Pendant longtemps, le « regard féminin » au cinéma a été présenté comme un contrechamp, une réponse à un récit façonné majoritairement par des hommes. Mais cette grille de lecture semble désormais dépassée. Les réalisatrices du monde arabe, réunies lors d’une table ronde au Festival du Film de Doha 2025, ont montré qu’il ne s’agit plus de s’opposer à une vision existante, mais d’ouvrir un espace narratif inédit, où la femme raconte elle-même son histoire, avec ses nuances, ses silences et ses héritages.
Le débat n’est plus : qui représente la femme à l’écran ?
Il est devenu : comment la femme regarde-t-elle le monde, et comment transforme-t-elle ce regard en langage cinématographique ?
Une approche qui élargit le cadre plutôt qu’elle ne remplace
Pour Farah Nabulsi, réalisatrice anglo-palestinienne nommée aux Oscars pour The Present, la mutation est claire : la femme n’est plus un « objet » de caméra, mais une « porteuse de caméra ».
Une nuance qui change tout.
La « vision féminine » ne vient pas corriger ou compenser. Elle vient ajouter une couche de profondeur à l’image : une sensibilité façonnée par les exils, les tensions politiques, les fractures culturelles, et les mémoires familiales.
Cette perspective, explique-t-elle, ne remplace rien. Elle élargit. Elle densifie. Elle rend la carte cinématographique mondiale plus complète.
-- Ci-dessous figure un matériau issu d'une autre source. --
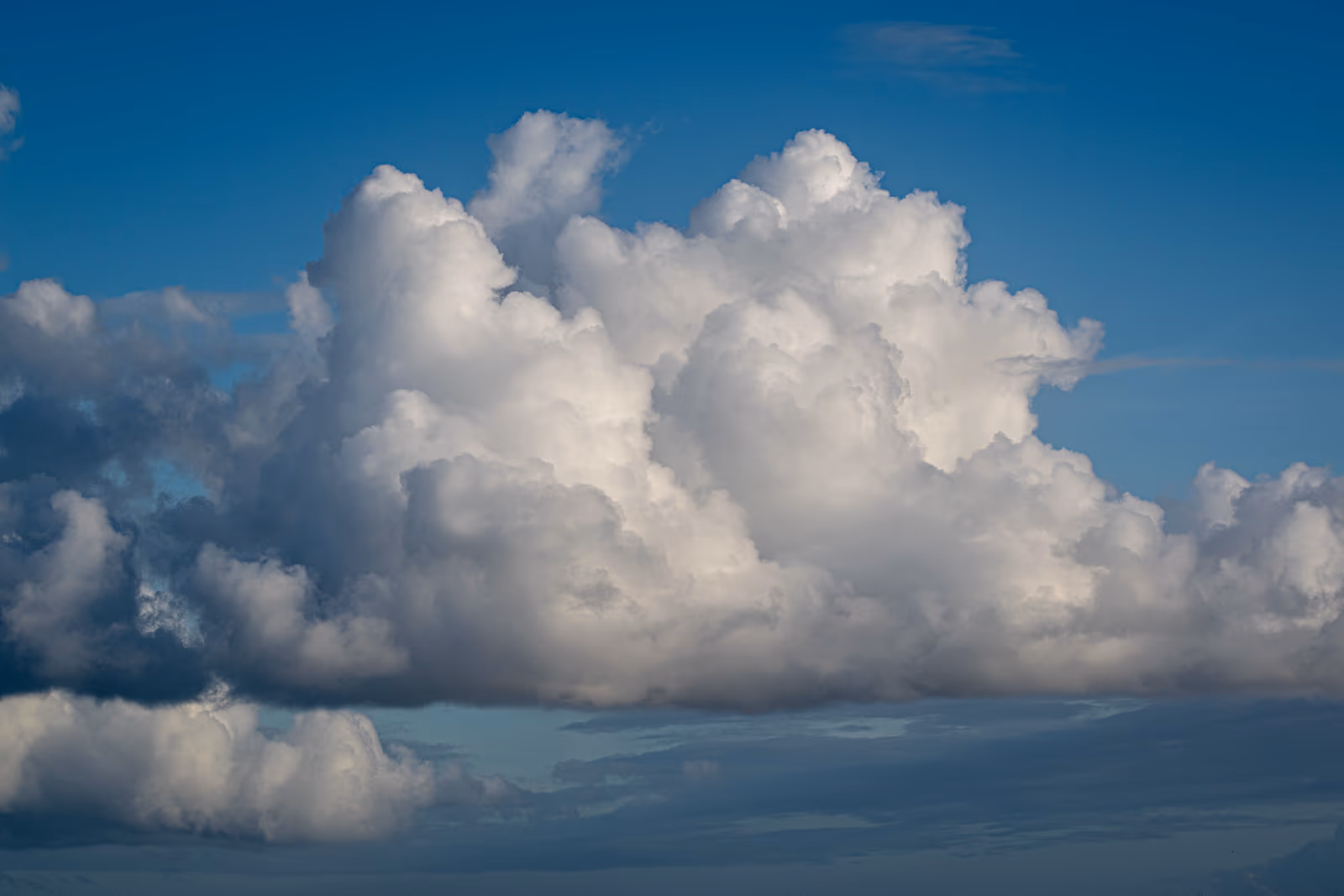 Cloud Study II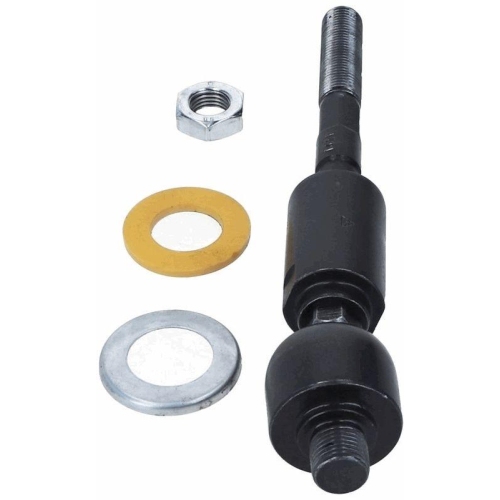 Axialgelenk, Spurstange LEMF&Ouml;RDER 28028 01 f&uuml;r ALFA ROMEO, Vorderachse links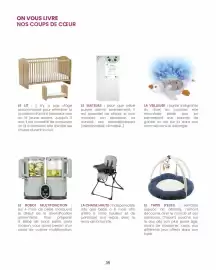 Catalogue Bébé 9 page 37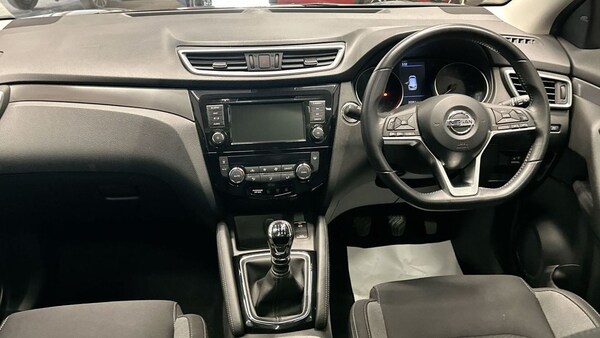 Used Nissan Qashqai 2019 for sale - 76309414: Photo 22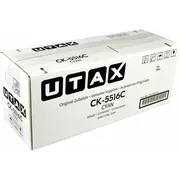 Toners Utax Ink 1T02Z6Cut0 / Ck-5516C Cyan  0018546291004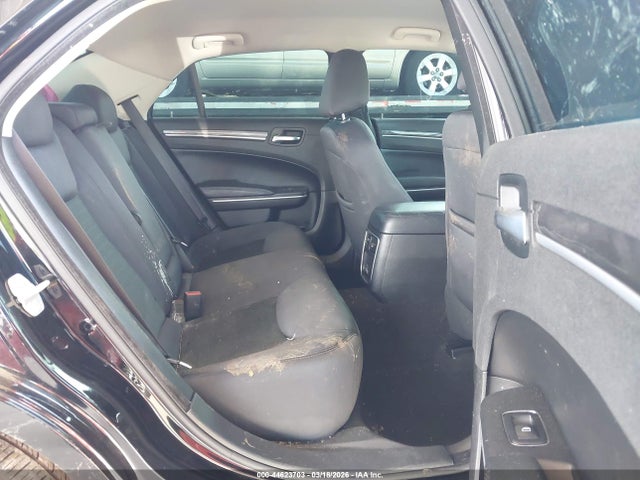 2021 CHRYSLER 300 2C3CCAAG4MH629952 Photo 7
Annemarie Jacir : sur le plateau, tout le monde partage la même fatalité
Annemarie Jacir, auteure de Palestine 36, insiste sur une autre vérité : sur le plateau, les luttes disparaissent. « Le destin est le même », dit-elle. Le manque de financement, les nuits blanches, la fragilité des productions : hommes et femmes y sont soumis.
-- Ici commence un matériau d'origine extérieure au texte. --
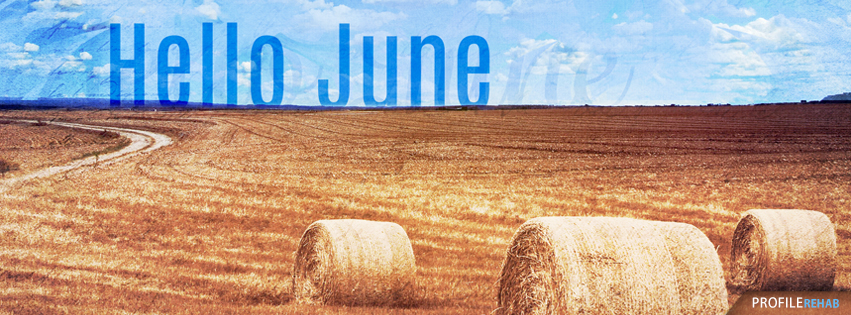 Hello June Pictures - Pictures of June - Hello June Pics for Facebook
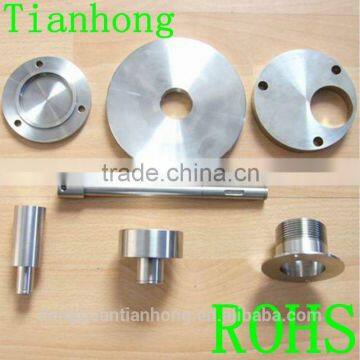 Cnc Spare Parts Hot Cnc Machine Part photo-6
Mais dès que l’on quitte le plateau pour les festivals occidentaux, les clichés reprennent le dessus.
La question revient comme un écho insistant :
« Comment réalises-tu des films en tant que femme arabe ? »
Un exotisme inversé, presque condescendant.
Et parfois, des remarques absurdes : « Les films de guerre, c’est un sujet d’hommes ».
Des paroles que, souligne-t-elle, aucun financeur arabe ne lui a jamais adressées.
C’est là que le regard féminin devient politique : il revendique le droit de raconter l’Histoire, d’inscrire la mémoire dans une narration dont les femmes ont trop souvent été tenues à l’écart.
Soudan : un cinéma en résistance
Pour Rawia Hag, réalisatrice soudanaise, le combat commence bien avant le premier clap. Dans un pays où les normes sociales s’imposent avec dureté, entrer dans une école de cinéma relève de l’affront.
La femme artiste doit franchir des frontières invisibles mais redoutables.
Le cinéma soudanais, marqué par la guerre et le silence institutionnalisé, n’a jamais vraiment laissé de place à la voix des femmes.
Aujourd’hui, une génération nouvelle cherche à briser ces murs.
Leur cinéma ressemble à une écriture de lumière sur un mur fissuré, une tentative de capturer l’espoir dans un pays déchiré.
Jehan El-Kikhia : filmer pour réconcilier une fille et son père
Avec Papa et Kadhafi, Jehan El-Kikhia propose l’un des récits les plus intimes.
Son film n’est pas seulement un projet artistique.
C’est une quête. Une tentative de panser une blessure familiale née de la disparition de son père, opposant au régime libyen.
Dans sa traversée, elle rencontre des hommes du même âge que lui, comme si elle cherchait, à travers leurs visages, à reconstituer celui qui lui manque.
Le cinéma devient alors un pont entre deux époques, deux générations, deux mémoires fracturées.
Conclusion : quand les femmes filment, le monde change de visage
Ce qui relie ces réalisatrices n’est pas leur genre, mais leur capacité à faire surgir des récits longtemps étouffés.
Leur regard ne « corrige » pas le cinéma : il le ré-humanise.
Le regard féminin n’est ni tendance, ni slogan.
C’est un tournant.
Un recalibrage de la manière dont l’humanité se raconte elle-même.
Une nouvelle géographie du sensible.